Mission FPC
Alas! Not satisfied with this incomparable organisation, this permanent happiness and this durable peace, human beings allowed themselves to be seduced by disorder and bring back the chaos. Urusping the place of the Creator (“you shall be as gods²”!) they abandoned their proper place and upset the harmony. Man left his station, refused the rôle the Creator entrusted to him and set up a new world organisation. Chaos is back.
This is what sins does. Where there is harmony, it devastates, creates disorder, muddles, sows confusion and disunity. How many relationships have been marred by a lie? How many families have been torn apart by infidelity?
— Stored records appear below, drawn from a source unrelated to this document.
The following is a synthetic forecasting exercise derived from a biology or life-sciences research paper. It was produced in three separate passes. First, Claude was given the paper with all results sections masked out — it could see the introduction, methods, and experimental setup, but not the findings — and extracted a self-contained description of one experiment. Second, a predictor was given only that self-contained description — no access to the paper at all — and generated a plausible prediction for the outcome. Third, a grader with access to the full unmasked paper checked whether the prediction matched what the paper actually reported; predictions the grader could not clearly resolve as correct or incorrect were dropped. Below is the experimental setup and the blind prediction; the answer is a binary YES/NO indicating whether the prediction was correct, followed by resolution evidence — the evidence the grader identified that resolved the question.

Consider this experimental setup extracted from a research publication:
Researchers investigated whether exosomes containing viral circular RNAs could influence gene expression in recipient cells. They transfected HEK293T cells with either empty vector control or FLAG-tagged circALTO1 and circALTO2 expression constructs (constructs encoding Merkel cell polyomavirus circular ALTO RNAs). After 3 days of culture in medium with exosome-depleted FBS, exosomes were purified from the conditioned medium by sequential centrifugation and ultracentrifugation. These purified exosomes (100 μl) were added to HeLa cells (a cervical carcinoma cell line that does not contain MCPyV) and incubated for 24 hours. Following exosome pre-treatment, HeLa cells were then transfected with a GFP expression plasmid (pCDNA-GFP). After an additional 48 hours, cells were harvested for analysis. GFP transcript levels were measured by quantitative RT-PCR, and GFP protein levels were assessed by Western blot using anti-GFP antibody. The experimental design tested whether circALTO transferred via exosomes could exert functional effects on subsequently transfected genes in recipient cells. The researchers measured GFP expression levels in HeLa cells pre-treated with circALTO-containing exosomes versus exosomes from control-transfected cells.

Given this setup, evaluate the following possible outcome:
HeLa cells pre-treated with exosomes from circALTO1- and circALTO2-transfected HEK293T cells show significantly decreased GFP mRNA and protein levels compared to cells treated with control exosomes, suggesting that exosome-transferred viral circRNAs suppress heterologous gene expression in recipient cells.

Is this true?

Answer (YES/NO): NO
How many lives have been ruined by selfishness when one’s desires are allowed to take precedence over justice and equity to others’ detriment?
In his rigorous denunciation of the people’s sins, Jeremiah said: “I looked on the earth, and behold, it was formless and void.³” Left to himself, man is an agent of chaos. He spoils, each day more and more, God’s beautiful creation. What God made, man has unmade. What God created, man has “de-created.”
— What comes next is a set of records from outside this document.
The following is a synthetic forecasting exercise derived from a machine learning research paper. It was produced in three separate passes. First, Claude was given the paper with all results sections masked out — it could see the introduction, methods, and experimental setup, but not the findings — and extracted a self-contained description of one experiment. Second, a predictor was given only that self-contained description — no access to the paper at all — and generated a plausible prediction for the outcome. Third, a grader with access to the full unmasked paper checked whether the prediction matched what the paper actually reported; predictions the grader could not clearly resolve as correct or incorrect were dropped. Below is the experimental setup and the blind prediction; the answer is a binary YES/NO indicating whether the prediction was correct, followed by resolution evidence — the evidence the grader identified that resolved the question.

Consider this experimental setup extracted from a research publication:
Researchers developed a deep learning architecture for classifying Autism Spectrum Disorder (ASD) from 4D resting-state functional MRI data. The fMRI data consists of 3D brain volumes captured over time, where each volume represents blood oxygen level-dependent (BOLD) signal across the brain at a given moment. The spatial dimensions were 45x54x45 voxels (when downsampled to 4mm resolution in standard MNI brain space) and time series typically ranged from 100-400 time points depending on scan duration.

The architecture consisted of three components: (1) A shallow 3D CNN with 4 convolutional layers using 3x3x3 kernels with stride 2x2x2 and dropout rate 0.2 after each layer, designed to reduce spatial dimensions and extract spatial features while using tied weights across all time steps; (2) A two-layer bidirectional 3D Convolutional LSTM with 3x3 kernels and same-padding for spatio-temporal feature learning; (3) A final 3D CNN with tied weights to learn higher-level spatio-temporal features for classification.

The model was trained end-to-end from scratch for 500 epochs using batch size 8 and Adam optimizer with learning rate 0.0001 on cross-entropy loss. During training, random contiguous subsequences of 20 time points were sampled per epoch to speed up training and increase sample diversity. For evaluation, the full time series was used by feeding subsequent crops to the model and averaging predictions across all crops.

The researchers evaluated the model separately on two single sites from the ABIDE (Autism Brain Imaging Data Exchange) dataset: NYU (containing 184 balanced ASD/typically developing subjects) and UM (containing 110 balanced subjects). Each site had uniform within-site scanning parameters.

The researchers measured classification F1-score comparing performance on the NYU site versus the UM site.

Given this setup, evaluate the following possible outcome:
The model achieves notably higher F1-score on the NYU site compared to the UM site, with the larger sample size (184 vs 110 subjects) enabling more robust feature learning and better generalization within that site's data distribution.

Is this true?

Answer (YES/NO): YES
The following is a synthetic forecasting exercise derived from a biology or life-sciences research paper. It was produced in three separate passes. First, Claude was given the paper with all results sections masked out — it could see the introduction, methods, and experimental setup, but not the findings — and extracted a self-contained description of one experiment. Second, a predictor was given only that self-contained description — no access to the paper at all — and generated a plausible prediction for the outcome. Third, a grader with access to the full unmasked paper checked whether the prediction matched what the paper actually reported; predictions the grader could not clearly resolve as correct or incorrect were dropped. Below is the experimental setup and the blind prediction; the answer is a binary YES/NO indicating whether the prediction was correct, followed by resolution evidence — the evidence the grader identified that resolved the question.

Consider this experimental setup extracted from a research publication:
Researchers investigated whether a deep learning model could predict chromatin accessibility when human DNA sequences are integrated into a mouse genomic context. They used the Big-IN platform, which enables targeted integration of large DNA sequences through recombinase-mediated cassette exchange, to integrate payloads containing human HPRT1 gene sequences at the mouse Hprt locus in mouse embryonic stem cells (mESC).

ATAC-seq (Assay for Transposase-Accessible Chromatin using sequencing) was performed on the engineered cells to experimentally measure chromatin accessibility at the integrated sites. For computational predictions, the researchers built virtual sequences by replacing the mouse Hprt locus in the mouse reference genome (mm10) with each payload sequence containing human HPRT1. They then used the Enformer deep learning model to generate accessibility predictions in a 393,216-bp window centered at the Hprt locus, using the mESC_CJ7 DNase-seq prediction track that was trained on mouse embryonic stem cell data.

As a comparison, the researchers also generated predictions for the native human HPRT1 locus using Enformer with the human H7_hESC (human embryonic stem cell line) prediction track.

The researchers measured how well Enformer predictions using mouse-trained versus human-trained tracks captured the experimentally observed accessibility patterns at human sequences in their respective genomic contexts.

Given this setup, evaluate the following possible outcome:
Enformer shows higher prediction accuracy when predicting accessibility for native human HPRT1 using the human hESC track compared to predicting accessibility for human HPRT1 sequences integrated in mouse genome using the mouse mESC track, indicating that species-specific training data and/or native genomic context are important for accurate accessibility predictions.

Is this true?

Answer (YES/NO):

God is not unmoved. While the world was heading for ruin, God decided to “leave His rest!” He returned to His creative activity to counter the destructive work of rebel humanity manipulated by Satan.
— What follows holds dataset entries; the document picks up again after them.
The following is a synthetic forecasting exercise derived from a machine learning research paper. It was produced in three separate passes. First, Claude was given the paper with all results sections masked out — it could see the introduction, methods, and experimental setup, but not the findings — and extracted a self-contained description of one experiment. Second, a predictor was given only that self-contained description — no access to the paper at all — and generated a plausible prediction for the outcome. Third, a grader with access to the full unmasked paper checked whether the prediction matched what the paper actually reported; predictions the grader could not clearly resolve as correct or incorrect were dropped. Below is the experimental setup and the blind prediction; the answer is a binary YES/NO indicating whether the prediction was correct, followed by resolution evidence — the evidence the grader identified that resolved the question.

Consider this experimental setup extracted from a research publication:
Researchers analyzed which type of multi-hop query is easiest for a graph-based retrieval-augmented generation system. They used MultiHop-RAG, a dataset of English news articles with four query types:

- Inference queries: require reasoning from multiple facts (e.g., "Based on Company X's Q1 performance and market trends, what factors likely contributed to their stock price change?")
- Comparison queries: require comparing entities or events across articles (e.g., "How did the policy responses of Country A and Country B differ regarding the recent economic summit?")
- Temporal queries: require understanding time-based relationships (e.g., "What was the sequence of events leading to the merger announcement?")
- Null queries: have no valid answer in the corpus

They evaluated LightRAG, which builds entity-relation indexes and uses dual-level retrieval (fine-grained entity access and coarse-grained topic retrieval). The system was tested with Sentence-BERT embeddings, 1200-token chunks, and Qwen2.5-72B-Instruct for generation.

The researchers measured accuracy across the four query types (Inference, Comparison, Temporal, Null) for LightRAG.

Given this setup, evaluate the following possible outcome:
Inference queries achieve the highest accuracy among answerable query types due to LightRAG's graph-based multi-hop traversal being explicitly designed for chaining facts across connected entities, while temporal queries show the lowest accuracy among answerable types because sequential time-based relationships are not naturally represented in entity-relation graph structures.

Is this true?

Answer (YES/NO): YES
In explaining the mystery of the Incarnation, the Gospel of John reappropriates the vocabulary of the Genesis Creation account. The Prologue, verses 1 to 18, is a real jewel. It introduces us to the creative word of God become flesh, accessible and audible. God speaks afresh. He is going to bring back harmony. God is going to re-create. How? Through an infant child.
Just as “the Spirit of God hovered over the waters4” He overshadowed Mary5 who by a miracle conceived. Henri Blocher comments: “the echoes of Genesis 1.2 in the Annunciation (Lk 1.35) suggest the inception of a new creation6.” God is about to re-organise everything.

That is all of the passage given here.